* Task goal: Give the rows again, starting at the one containing "Tensei: Jobless Reincarnation]" and ending at the one containing "CYD-3000移动式91看片短视频", with "Training" renamed to "Practice" and nothing else altered.

═══ Materials provided ═══

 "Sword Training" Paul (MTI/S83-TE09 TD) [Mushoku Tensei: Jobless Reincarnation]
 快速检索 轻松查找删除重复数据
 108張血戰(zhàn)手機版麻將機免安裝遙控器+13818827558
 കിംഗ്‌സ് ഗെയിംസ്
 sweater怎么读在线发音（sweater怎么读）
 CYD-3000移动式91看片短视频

═══
═══ Materials provided ═══

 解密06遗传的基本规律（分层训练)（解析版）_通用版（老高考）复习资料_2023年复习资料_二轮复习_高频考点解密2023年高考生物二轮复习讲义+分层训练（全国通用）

═══

* Response to the exercise:
 "Sword Practice" Paul (MTI/S83-TE09 TD) [Mushoku Tensei: Jobless Reincarnation]
 快速检索 轻松查找删除重复数据
 108張血戰(zhàn)手機版麻將機免安裝遙控器+13818827558
 കിംഗ്‌സ് ഗെയിംസ്
 sweater怎么读在线发音（sweater怎么读）
 CYD-3000移动式91看片短视频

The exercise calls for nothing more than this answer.